AI Supercycle: Picks and Shovels Winner == Nvidia

The Three Pillars of AI: Compute, Data, and Algorithms - Nvidia's Dominance and the Future of AI Compute

Jul 28, 2024

COMPUTE, DATA, and ALGORITHMS

Three key pillars of modern artificial intelligence are COMPUTE, DATA, and ALGORITHM. Winners of each will be crowned during different epochs. Nvidia is the clear leader and likely the runaway winner of the COMPUTE pillar.

Jensen Huang speaking at the COMPUTEX 2022, Taipei

The single greatest beneficiary of the current AI supercycle is Nvidia. Demand for Nvidia accelerated compute products continues to outstrip supply and manufacturing capacity through the end of 2024. Nvidia plans to triple output H100s in 2025 as B100 production begins. Despite winter clouds looming over AI, Nvidia's blistering growth will likely continue as demand for drive data center and edge drive massive capital expenditure. The amazing part is that Nvidia's price-earnings ratio decreased between 2023 and 2024, demonstrating a semi-rational company valuation with significant revenue dollars driven by hockey-stick data center GPU systems growth. Nvidia commands 98% (2023) of the data center GPU market.

CUDA Moat

We are in the first or second inning of the AI buildout's $1T capex cycle. This capex cycle is dominated by infrastructure such as data center construction, compute and network hardware, power, and cooling. Nvidia is benefiting from tailwinds from the replacement cycle of traditional (CPU) to accelerated (GPU) computing and the current AI hype. The software moat protects Nvidia's dominance, Compute Unified Device Architecture (CUDA). While many are awed by Nvidia's "overnight" meteoric rise in the equities market, CUDA software is an 18-year investment covering gaming, crypto, and AI. For example, AMD's MI100 has more robust raw hardware performance metrics than Nvidia's A100s in terms of TFLOPs performance (Table 1).
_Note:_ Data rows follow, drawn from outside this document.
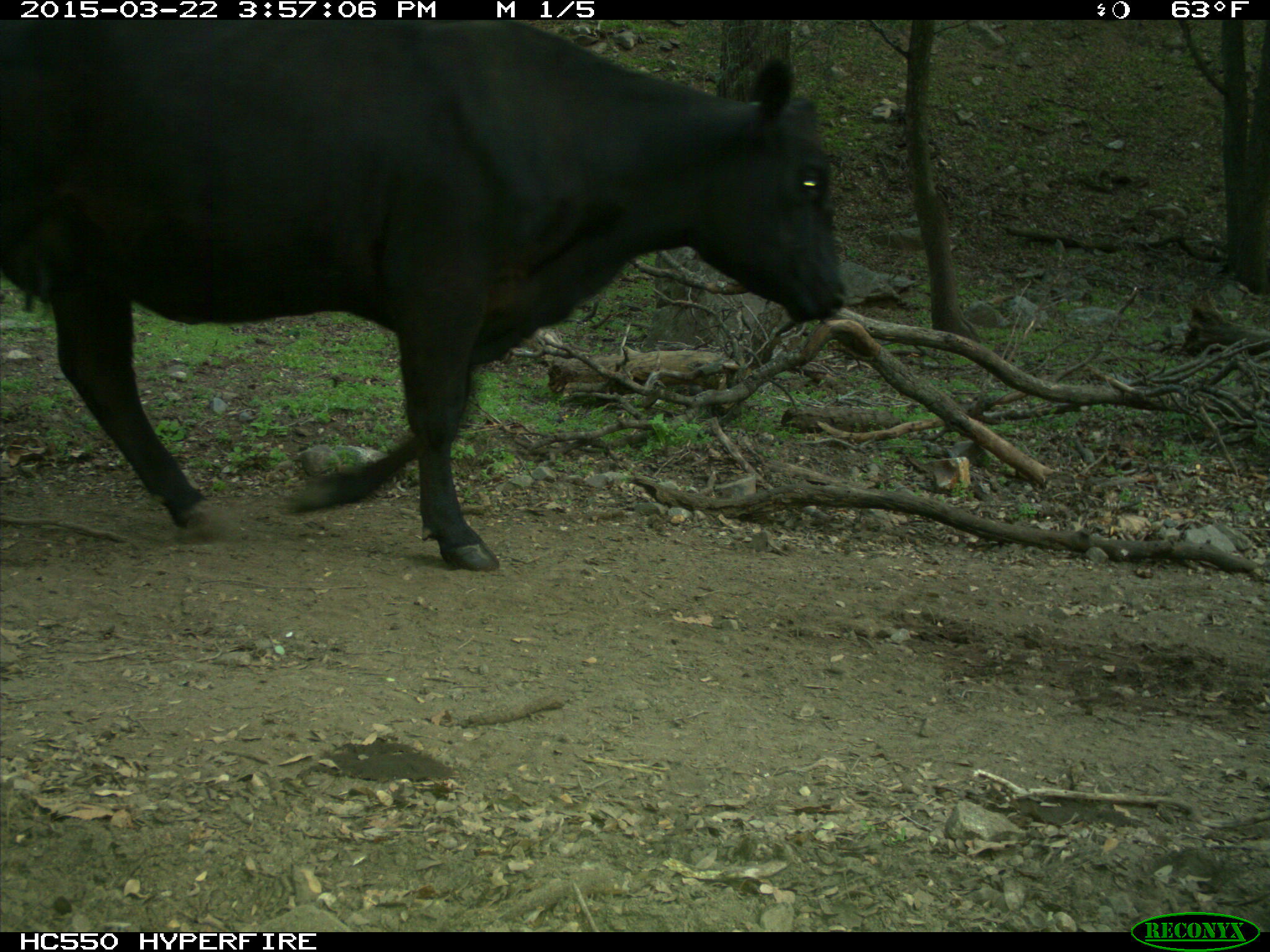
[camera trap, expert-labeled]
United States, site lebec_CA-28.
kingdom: Animalia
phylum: Chordata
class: Mammalia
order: Artiodactyla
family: Bovidae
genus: Bos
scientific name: Bos taurus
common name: domestic cow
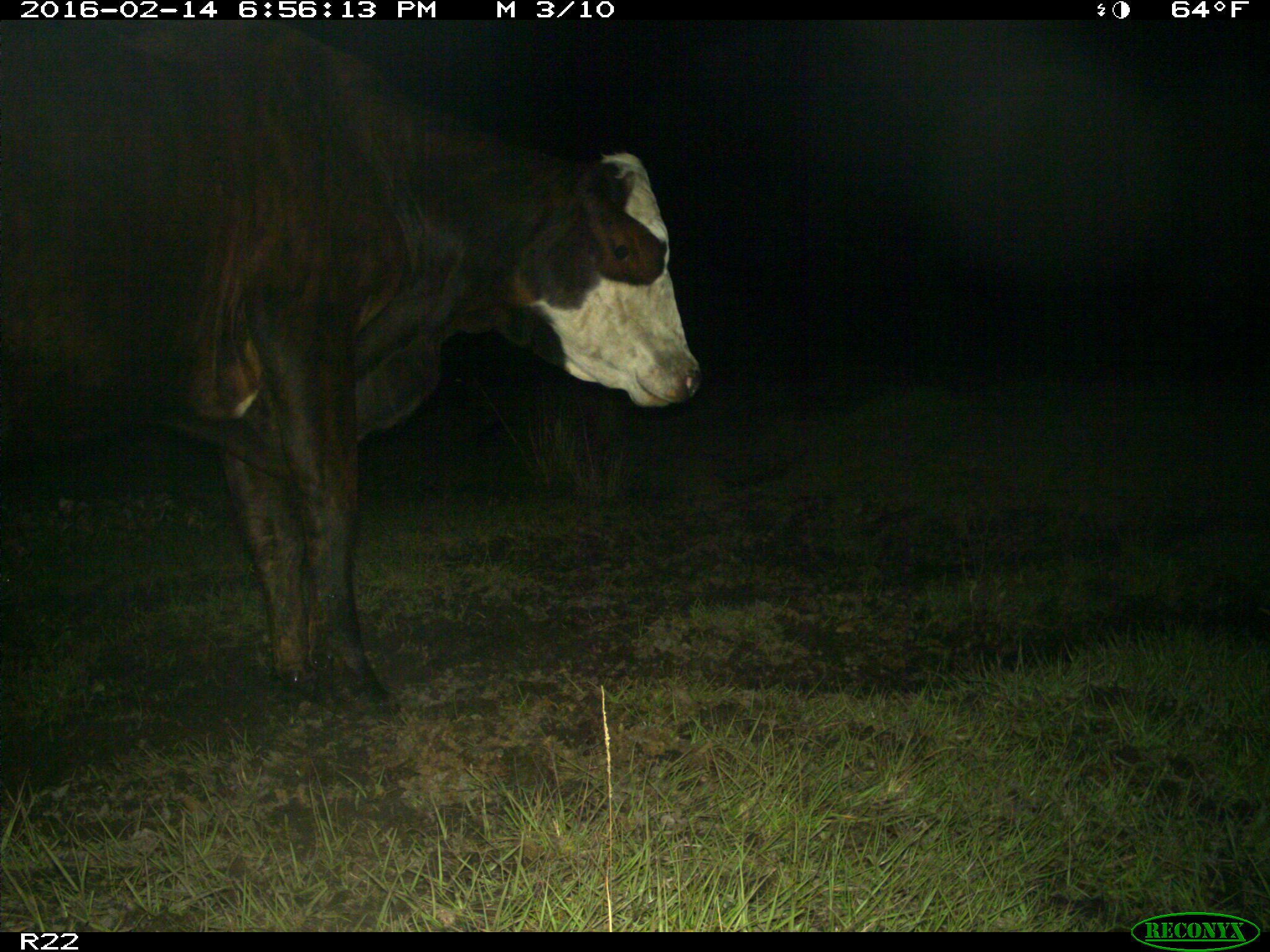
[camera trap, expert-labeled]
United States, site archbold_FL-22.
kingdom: Animalia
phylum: Chordata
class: Mammalia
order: Artiodactyla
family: Bovidae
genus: Bos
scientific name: Bos taurus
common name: domestic cow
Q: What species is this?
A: Bos taurus (domestic cow).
With CUDA, deep learning operations are optimized, specifically mixed-precision training, utilizing FP16 for computation and FP32 for accumulation, which is highly efficient with CUDA. A tightly integrated software-hardware combination allows significant performance boosts in AI workloads despite having a smaller compute footprint in GPU clock speed and tensor cores.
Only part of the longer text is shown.